See Talk:licenses for a hopefully-compatible disclaimer. There are issues that Wikipedia is running into that we can avoid:
1. GFDL requires listing the five most important authors - Wikipedia doesn't do this, so it violates the GFDL.
2. GFDL requires open access to source text format with no limitations - Wikipedia uses hard-bans that prevent some people from retrieving source text (there's an option or prior version that lets banned users retrieve source but not re-submit it, which policy does not violate the GFDL except in spirit).
3. Change of license would be near impossible on Wikipedia given the huge number of contributors who agreed to submit to the judgement of no one, not even Jim Wales (he is not mentioned in the GNU GFDL, nor on the Wikipedia disclaimer). It will probably be the subject of power struggle in future, or forks that want to add invariant sections, credit authors or editors or certifiers that the material is accurate etc. This can be avoided by offering "a vote" or "a voice" to authors or editors in the Consumerium Governance Organisation, however that works, and mentioning that in the disclaimer.
4. Wikipedia allows anonymous and pseudonymous contributors, but some users and even some sysops try to identify which ones are "the same people as" which other ones, and even amazingly try to pin "real names" on some combinations of these accounts.

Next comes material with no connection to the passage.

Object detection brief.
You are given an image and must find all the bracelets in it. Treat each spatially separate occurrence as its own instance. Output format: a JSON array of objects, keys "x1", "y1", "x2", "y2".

This "outing", for whatever reason, makes it possible for anyone who is named this way to claim "well yes I wrote that but no I didn't submit it to Wikipedia, either they stole it or someone else submitted it there without my permission". Wikipedia couldn't fight claims like this if they had allowed any "outing" by anyone with any official status, e.g. Jim Wales, or a sysop perhaps. If there are open secrets that a lot of people believe, it becomes really hard to justify not getting in touch with the people supposedly responsible and asking them if they approve of the material being re/published or not. It would also be important to make clear what is the obligation to credit authorship of anonymous authors, and get them to give up this right when they hit "save". At present the Wikipedia disclaimer doesn't do this, and there is an obligation to (ridiculously) find out who wrote anonymous stuff so you can credit them for it.
5. m:Wikipedia Governance is so bad that it is a laughingstock on other wikis. They are a bad model to follow. We should be leaders in this regard, have a WikiCourt, etc., so no one can claim they were unfairly treated, and never mind the ability to cause legal trouble, they won't want to, if they have been treated with a proper process.
6. Consumerium Governance Organisation must have power to just join some consortium of producers in future, if the license trouble emerges, or if the whole project ends up fusing with another like the Adbusters barcode scans or some audit procedure for Slow Food ark of taste products, or any safe trade thing to identify GMO products, or fair trade stuff. These are all so similar to Consumerium to it would be smart to reserve the right to merge into them all, and make them all work using whatever license Adbusters, Slow Food, Greenpeace, Ten Thousand Villages, etc., like, rather than trying to tell them how to do what they have been doing for decades and being propaganda for GNU. Remember many of these groups are suspicious of new or free technology!